## DOCUMENT
Question

the distance between the points (a cos theta + b sin theta , 0) and (0, a sin theta - b cos theta) is
A) a2 + b2
B) a + b
C) a2 - b2
D) root of (a2 + b2)

Answer 1

Answer:

D. $\sqrt{a^2+b^2}$

Step-by-step explanation:

The given points are

$(a\cos(\theta)+b\sin(\theta),0)$

and

$(0,a\sin(\theta)-b\cos(\theta))$

We apply the distance formula to obtain,

$\sqrt{(a\cos(\theta)+b\sin(\theta)-0)^2+(a\sin(\theta)-b\cos(\theta)-0)^2}$

We expand the bracket to get,

$\sqrt{a^2 cos^2(\theta)+b^2sin^2 \theta+2ab sin \theta cos \theta+a^2 sin^2 \theta+b^2 cos^2 \theta-2absin \theta cos \theta}$

This simplifies to,

$=\sqrt{a^2(\cos^2(\theta)+\sin^2(\theta))+b^2(\sin^2(\theta)+\cos^2(\theta))}$

Recall that,

$\cos^2(\theta)+\sin^2(\theta)=1$

We apply this property to obtain,

$=\sqrt{a^2(1)+b^2(1)}$

$=\sqrt{a^2+b^2}$

The correct answer is D

Answer 2

Answer:

D.  $\sqrt{a^2+b^2}$

Step-by-step explanation:

Since, by the distance formula,

The distance between the points $(a cos \theta + b sin \theta , 0)$ and $(0, a sin \theta - b cos \theta)$  is,

$D=\sqrt{(0-a cos \theta - b sin \theta)^2+(a sin \theta - b cos \theta-0)^}$

$=\sqrt{(-a cos \theta - b sin \theta)^2+(a sin \theta - b cos \theta)^2}$

( (x ± y)² = x² ± 2xy + y² )

## GIVEN TASK 1
Reproduce the passage of the distance problem thread starting with "The distance between the points $(a" and going on through "x² ± 2xy + y² )".
## GIVEN TASK 2
In the distance problem thread, what identity does the first answer recall before reaching the final result?
## GIVEN TASK 3
Carry the distance problem thread forward from its last line.

## DATASET SECTION
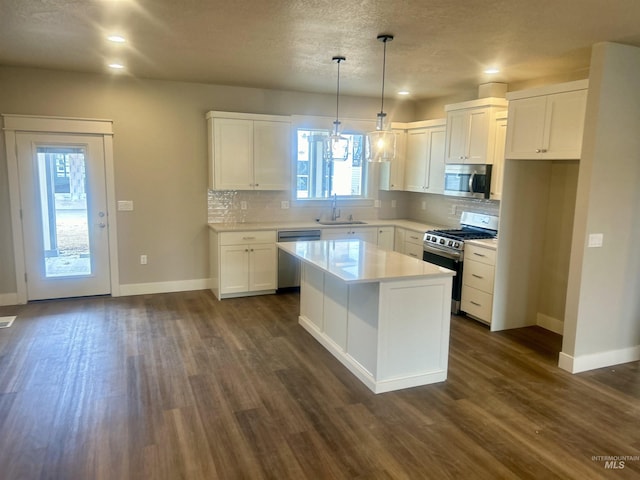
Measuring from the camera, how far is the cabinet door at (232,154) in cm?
570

## EXPECTED ANSWER 1
The distance between the points $(a cos \theta + b sin \theta , 0)$ and $(0, a sin \theta - b cos \theta)$  is,

$D=\sqrt{(0-a cos \theta - b sin \theta)^2+(a sin \theta - b cos \theta-0)^}$

$=\sqrt{(-a cos \theta - b sin \theta)^2+(a sin \theta - b cos \theta)^2}$

( (x ± y)² = x² ± 2xy + y² )

## EXPECTED ANSWER 2
cos²θ + sin²θ = 1

## EXPECTED ANSWER 3
$=\sqrt{a^2 cos^2 \theta + 2ab sin \theta cos \theta + b^2 sin^2 \theta+a^2sin^2 \theta -2ab sin \theta cos\theta+ b^2cos^2 \theta}$

$=\sqrt{(a^2+b^2)sin^2 \theta + (a^2+b^2) cos^2 \theta}$

$=\sqrt{(a^2+b^2(sin^2\theta + cos^2\theta)}$

$=\sqrt{a^2+b^2}$

⇒ Option D is correct.